It is some time after midnight outside Morden underground station. A man is leaning against the edge of a littered bus shelter. He is sweaty and sweat-stained from energetic performance of a lengthy poem in a crowded music space. He thinks he wants to be alone. He thinks his bus is late. In his head, there starts to play a forty year old American pop song.
A young white man approaches without steadiness and asks: "You waiting for a bus?". The older man agrees.
The young man asks: "Where's it go?"
The would be misanthrope replies: "West Croydon."
The young man looks confused and asks: "Where?"
The misanthropic poet wants to help him: "Sutton, north Sutton that is, then Carshalton, then Roundshaw, then Croydon; there it stops; it's the last one till dawn." The young man says nothing, so the sweaty misanthrope adds: "It's about six miles."
The young man seems bewildered now: "Where's Tottenham then?"
The poet says "North London."
The young man says: " I know that! Where am I?"
The tired misanthropic sweaty poet says "South London", which he has crossed and re-crossed, like a fly upon an interesting surface, for half a century, and his parents before him and their parents before them.
The young man says "No!"
The poet says "Almost not South London. It's the edge of London." Pedagogical tone.
The young man shouts, quietly: "Right!"
It occurs to the poet, irrelevantly, that perhaps we are all immortal.
"Up there," he says to the young man, pointing over the other's shoulder with his forehead, he is too tired to lift his arms, "a couple of miles, is the boundary of Greater London." How many, apart from me, care? he wonders. He wonders: Do I care?
The young man shouts audibly: "Oh fuck that!"
The poet thinks: Where is my bus? And he tries to pass on the secure fortitude he yet feels: "'fraid so. You're at the southern end of the Northern Line." He's known it for over forty years.
The young man asks: "How do I get to Tottenham?"
The old grubby poet should say he is not at all clear, being a South Londoner. He should say that, when he faces such problems himself, he usually gets it wrong. He says: "You could get this bus I'm waiting for to the terminus" - but he doesn't want this company - "walk from where it stops to East Croydon and get a train to Victoria... if there is one." He thinks he knows there isn't; and it may be safer here than in Croydon. Here the police leave you alone, sometimes.
He should be in bed. he doesn't want this waking up.

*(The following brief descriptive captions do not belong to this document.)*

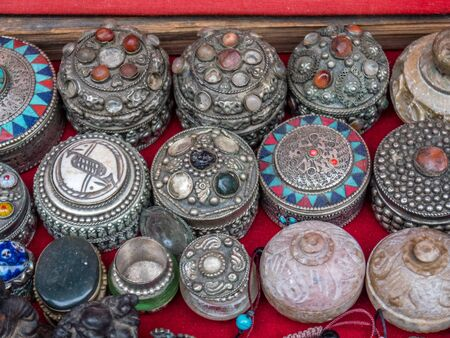 jeweled: Jeweled boxes for sale by street vendor in Nepal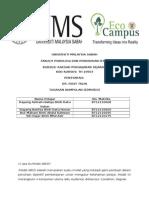 Tugasan KPS 1 Model ABCD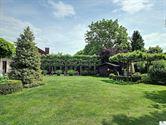 Foto 3 : villa te 2520 OELEGEM (België) - Prijs € 595.000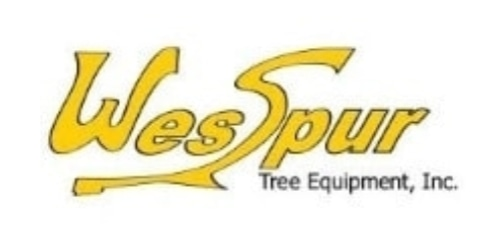 WesSpur coupon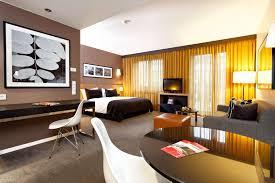 Wohnzimmer Bar W Zburg Telefonnummer Berlin Mitte Adina Hotels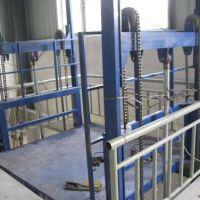 河南电动液压升降货梯 简易平台型号导轨式升降机家用电梯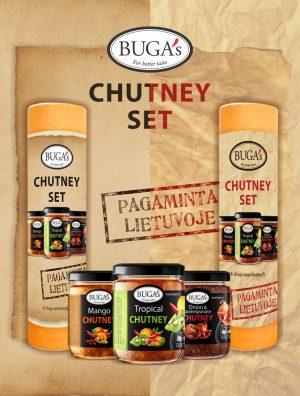 bugas-chutney-set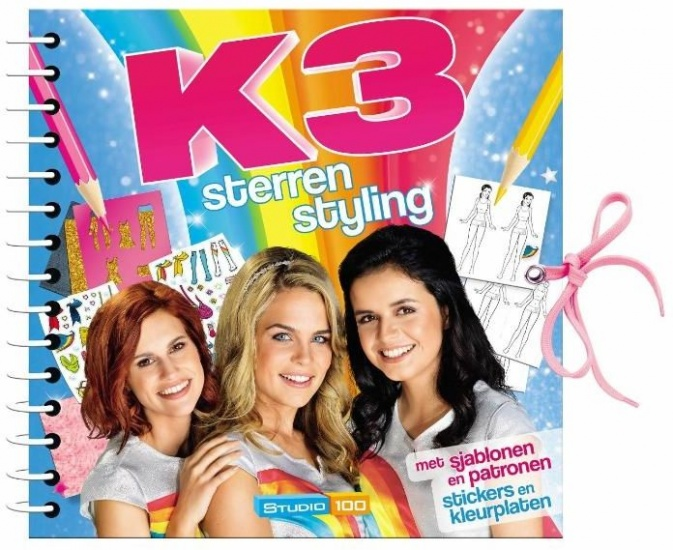 Studio 100 Doeboek K3 Sterrenstyling
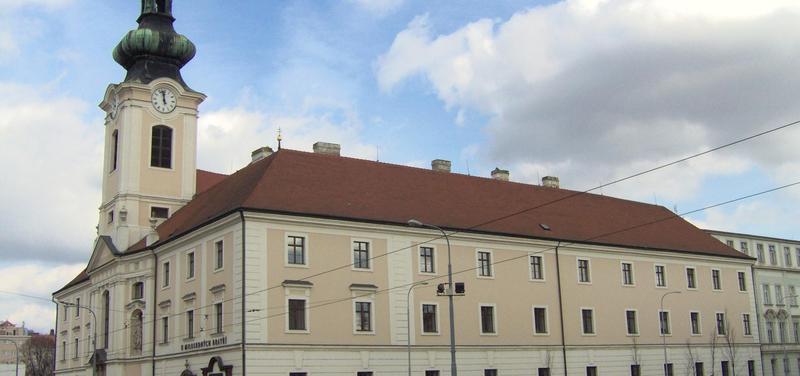 Nemocnice Milosrdných bratří Brno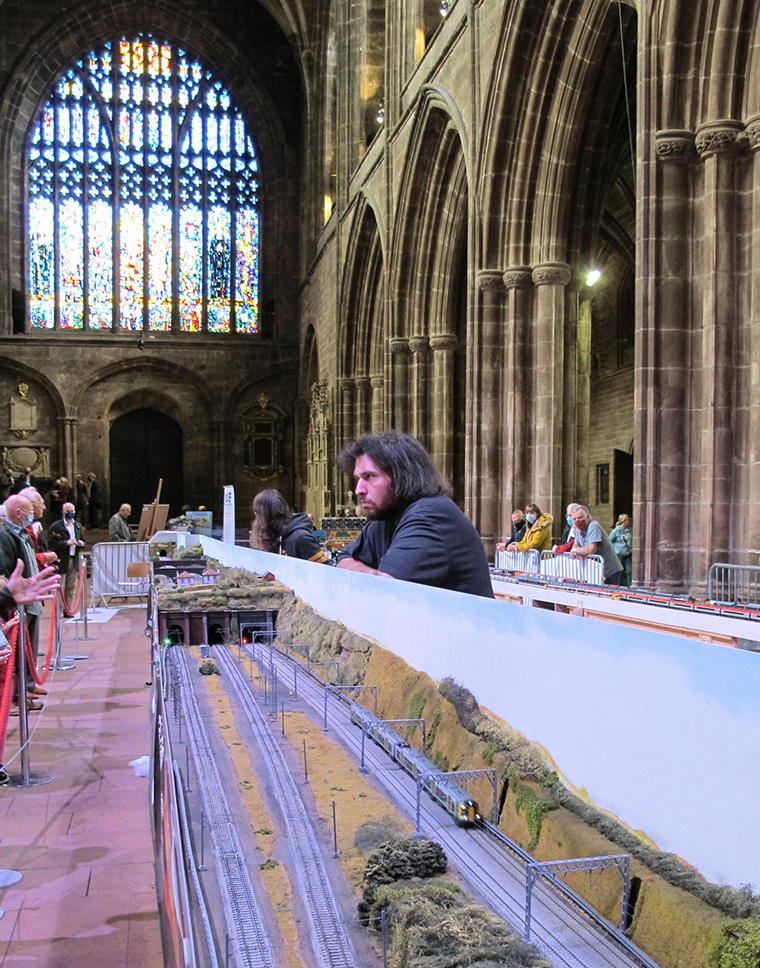 West Coast Mainline in Chester Cathedral.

Go away, he thinks.
The young man says: "Fuck that!"
"Or go over there," says the wary poet, "and get an N155 to the Aldwych."
This is good advice, or would have been if the latest N155 had not just departed. "The trouble is," he adds, "I just saw one go." The young man doesn't take it in. They are neither of them mentally fully functional. The young man asks: "Where's that go?"
The sweaty poet answers: "Aldwych.", sounding knowledgeable. He saw it on the front of the bus. "Get off at Trafalgar Square."
The young man says: "Fuck that!" He says: "I want to have a wank." He says: "At home."
Two separate and complementary contradictory desires. The poet understands. Don't we all desire like that? he thinks Only two hours ago someone asked him: "If you perform like that all the time, how do you have any energy to masturbate... I mean, if you perform like that, not many people are going to want to have sex with you." He thought then: I don't want to have sex with many of them. He thought: You know where you are with masturbation. He did not answer. He thought: Why have you been so upset by my performance that you come and say this to me? He did not speak.
"I want to have a wank," says the young man again; and he walks out to the middle of the road and begins to mime a caricature of rapid masturbation on a two foot air erection. Two small men, possibly Tamil, seem to appear, and then they run up to him, grab him and tell him he is an idiot. He says: "Hi! Where have you been?"
They drag him away in a frog-march with which he co-operates.
He reappears on the other side of the road. Behind him, in darkness, is the poet's bus. It is overdue. Its lights are out but its driver's seat is occupied. Perhaps a driver has found his own solitude in which to gain some physical solace on his own.
A large black man, quite young, dressed in a huge jacket despite the July heat, tells the young man, loudly, to fuck off, but he is walking away at the same time.
A police car cruises by slowly, the occupants looking out, attentive like owls, but without a sign of hunger. They wouldn't know how to fly.
The poet thinks that once he might have known, if he had concentrated. Now it seems to him that he prefers the ground. He has to be somewhere, he supposes.

 





 


hills play blind man's buff with humans
crouching suddenly standing up
changing places taking us pig-a-back

even in daylight, brains are lost

stones aren't clever, but they're cunning
and, darkly, every one sightless

so we stumble, tricked and muddled






Far away

a couple skip down the strand edge,
she in the water, he on the beach

a dog runs
between, slightly ahead,
beside ocean circumference

she steps a curve
most similar to my lover's breast
while the dog jumps at each sucking wave







logan moon


a big moon lolls over the horizon
vibrant as gyroscopes
poised as wire athletes
affronting a gauze dark
and flashy

a cat moves away, streaking
the sky white dashing its fur with gleams

mica star glints roof tenuously

a dog stands on some ground
hesitantly looking about for other beings

the light can surely see us
and there is a hum
but all one hears
is the sea
upon nearby rockiness
and gulls, which chorus
through the floating nights




 




Lawrence Upton, poet & graphic artist, is currently writing multimedia pieces with composer John Levack Drever.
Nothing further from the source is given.